Shwedagon Pagoda#

by Stanislav Sedov and Dmitry Moiseenko, members of the AirPano Team that is a member of the global-geography Consortium.

12 October 2012

with kind permission of AirPano

Myanmar is one of the most mysterious countries in the world. It borders India, Bangladesh, China, Laos and Thailand. Each of these destinations (except, perhaps, for Bangladesh) is full of tourists. But Myanmar remains outside of usual tourist routes. There are no direct flights from Russia, visa to Myanmar is not the easiest one to get, not to mention that it's not really advertised by travel agencies. This is why this amazing destination remains unknown to the world.

To say that one misses a lot by not going there is an understatement (you'll understand why when you see our panoramas). This country with a century-old history has preserved countless of monuments and it is rightfully called the "Golden Country" or "The Land of Golden Pagodas". There are around 2500 pagodas there. In fact, the entire country is one huge archaeological reserve, which preserves heritage of ancient civilizations.

Shwedagon Pagoda at dusk
Shwedagon Pagoda at dusk

Of course, it's impossible to describe thousands of pagodas and other Myanmar landmarks in just one article and to show all of them in one panorama cycle. So we're planning to tell you only about the most outstanding monument, the Shwedagon Pagoda (stupa).

Stupa is a dome symbolizing Buddha's teachings. Usually stupas serve as Buddhist shrines and repositories of sacred Buddhist texts. Some stupas conceal different vessels with Buddha's pieces of clothing or his hairs. Stupas are topped with spires that look like umbrellas, a symbol of protection from the rays of ignorance. Bells are hanging on the stupas to express the symbol of doing some good things.

The capital of Myanmar, Yangon (Rangoon) is known for the most famous stupa in the country, the Shwedagon Pagoda, along with a temple complex around it. These constructions are a couple thousand years older than the city itself. The name comes from «Shwe» (Burmese for "gold") and «Dagon» (previously this settlement was situated where the modern Yangon now exists).

Shwedagon Pagoda, closeup
Shwedagon Pagoda, closeup

According to the mystical yet forgotten legend, in ancient times this was the place where relics of three predecessors of Buddha were kept: the staff of Kakusandhi, the water filter of Konagamana, and a piece of tunic of Kassapa.

One day unknown brothers took a few hairs of Buddha from India, but during the trip they were attacked and robbed several times.
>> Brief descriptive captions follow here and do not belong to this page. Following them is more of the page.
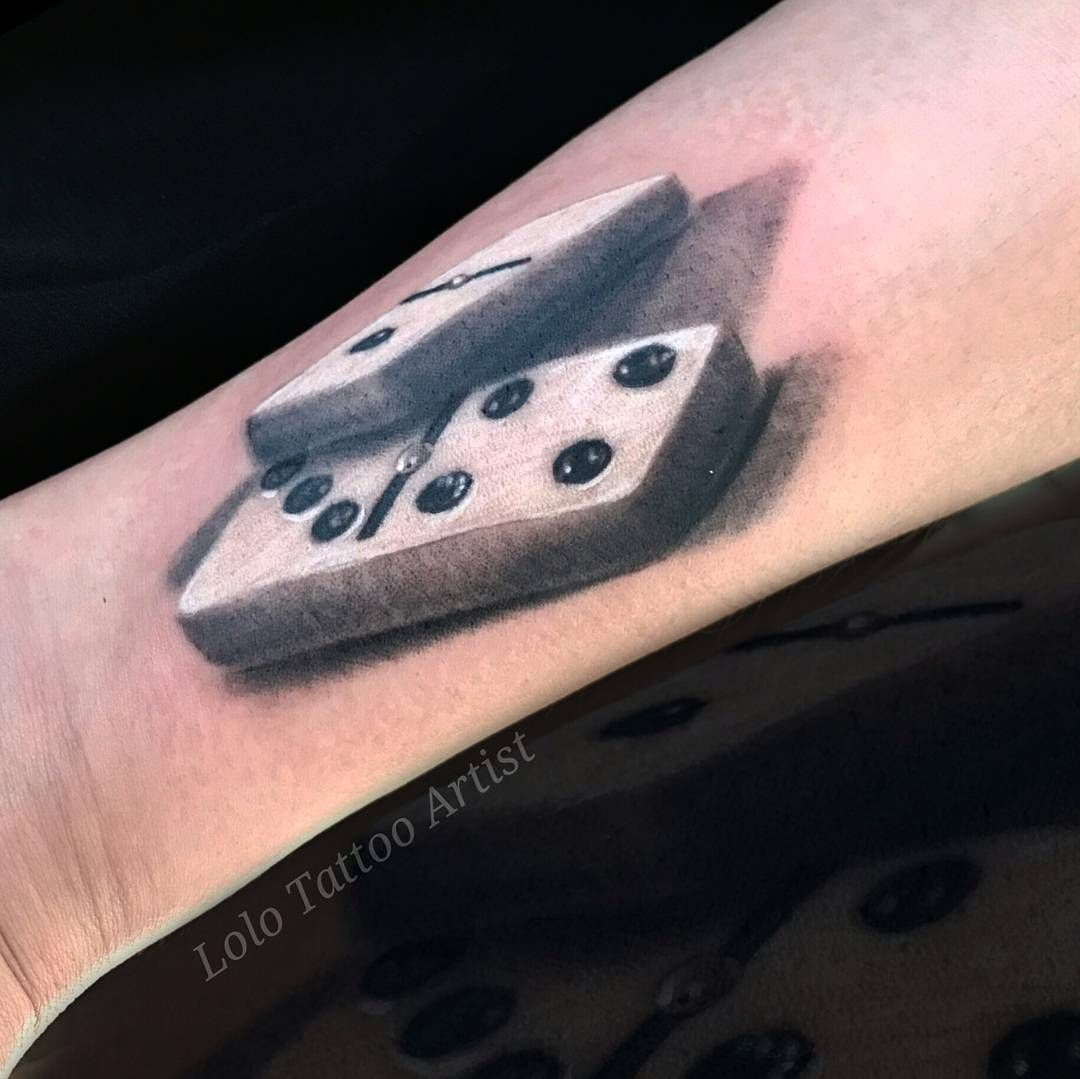 domino tattoo para tizol todo un placer sponsors noinknoparty nuclearwhiteink balm tattoo. Black Bedroom Furniture Sets. Home Design Ideas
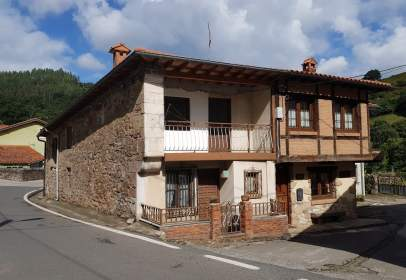 Casa a calle Barrio El Solar, nº 20A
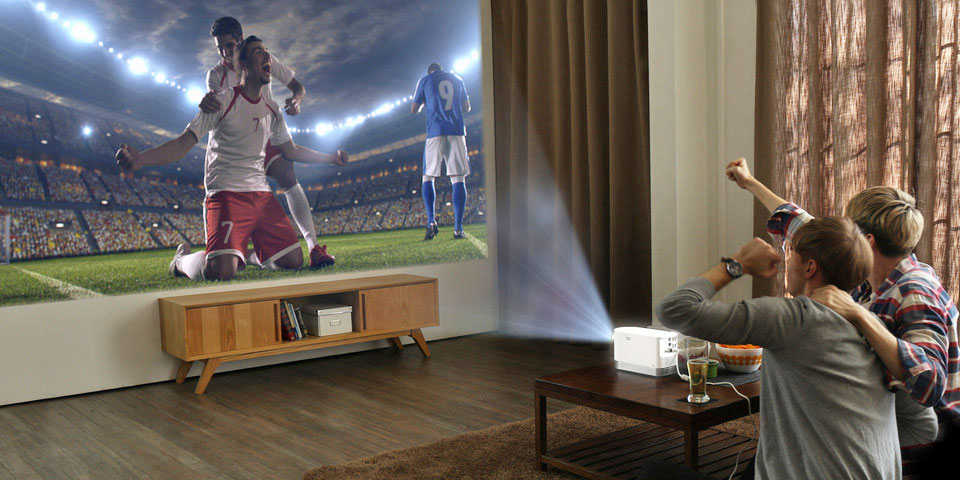 Lg S Full Hd Laser Projector Is Bright Enough For Daytime Use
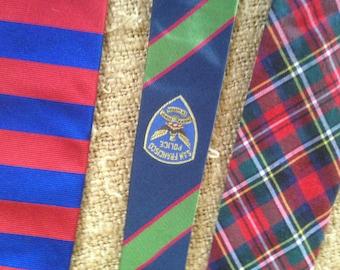 3 vintage  ties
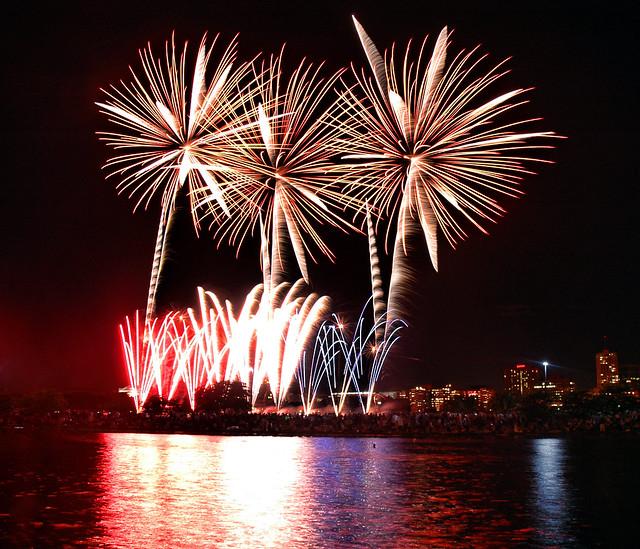 Happy Fourth of July *E#219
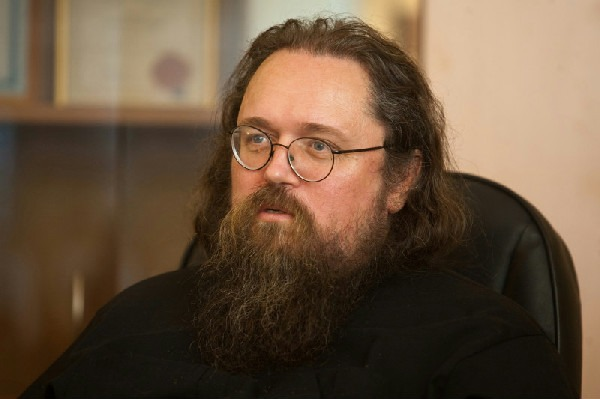 Дьякон Андрей Кураев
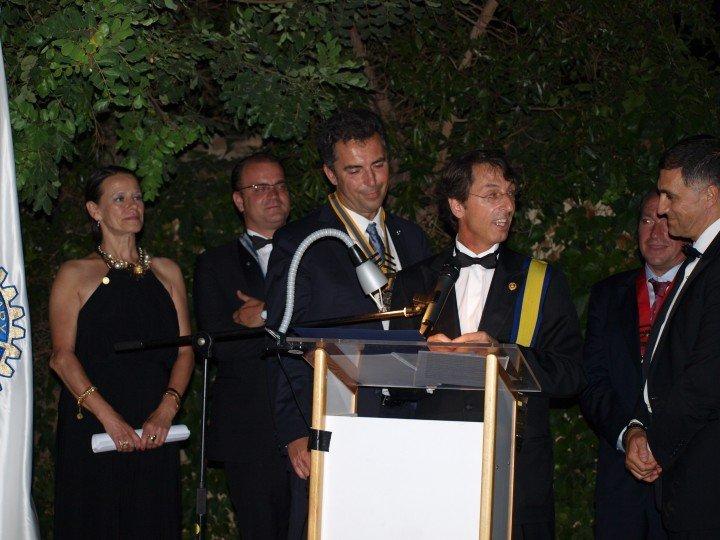 Santiago Martínez Cava - Rotary Club Alicante Puerto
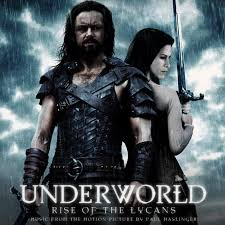 underworld film full underworld rise of the lycans favorite movie serie pictures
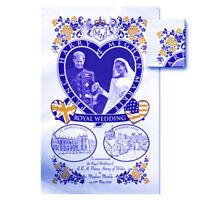 PRINCE HARRY & MEGAN MARKLE ROYAL WEDDING DAY TEA TOWEL SHIPS FROM USA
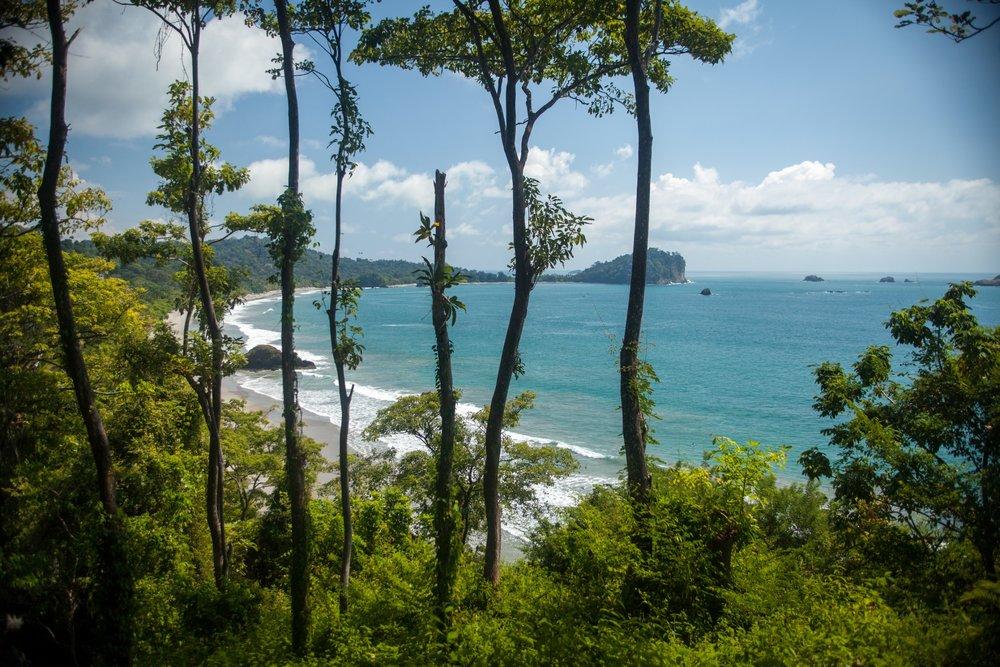 Espadilla beach view.jpg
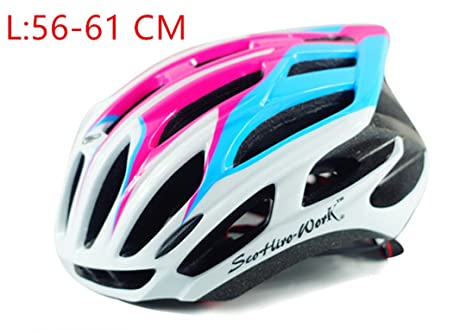 Szelyia Cycling Helmet Sports M L 54-61Cm Ultralight In-Mold Mtb Mountain Bike Cascos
However, they were able to deliver part of the sacred treasure — they brought eight hairs of Buddhism founder to Myanmar.

A grand festivity was held to celebrate this event. Lord Sakka and four spirits descended from heavens to choose a worthy place to store Buddha's hairs. They helped to discover three forgotten sacred places, and, as a result, it was decided to keep all sacred objects together with proper honors.

Thus, Shwedagon is the only temple in the world which holds four Buddhist relics of such high value. Furthermore, it's one of the few structures created during the life of Buddha.

It was built with great care and thoroughness by ancient Burmese. They dug a hole on a hill near Dagon, built a tomb, and covered it with a golden plate. Several stupas made from different materials were erected on top of it one by one: golden, silver, tin, copper, lead, marble, iron, and brick.

Shwedagon Pagoda
Shwedagon Pagoda

The Shwedagon Pagoda reached its current height only in 1774. After being rebuilt several times by King Hsinbyushin, it reached the height of 99 meters above the plate. At the same time the Shwedagon Pagoda started looking the way it looks now.

All sixty-eight surrounding stupas are gilded, while the Shwedagon itself is sheathed with golden plates from top to bottom. 8000 gold plates, 5000 diamonds, 2000 gem stones and semiprecious stones were used to decorate the main pagoda.

So it's not surprising that the stupa was repeatedly plundered over the years, and some parts, like three hundred years old bell encrusted with jewels, are now lost. However, the Shwedagon Pagoda in Myanmar has survived to see our days in its full glory.

There are bells hanging along the perimeter of the temple complex with wooden mallets lying nearby. It is believed that if you make a wish and hit the bell three times it will come true. So here and there you can always hear a bell's ringing in the distance.

This Myanmar landmark represents this country like the Moscow Kremlin represents Russia, or Mount Fuji represets Japan. The Shwedagon temple complex is one of the largest architectural ensembles not only in Myanmar, but in all of Southeast Asia. You can always see the golden cone of the central stupa dozens of kilometers away from Yangon, both from sea and land.

Planet of Shwedagon
Planet of Shwedagon

In order to get to the pagoda you have to climb the highest hill. But modern technologies made this task a lot easier: an escalator can take you to the Scwedagon. And for those of you who are thousands miles away from this amazing monument, there is a perfect opportunity to see it from the height of our panoramas.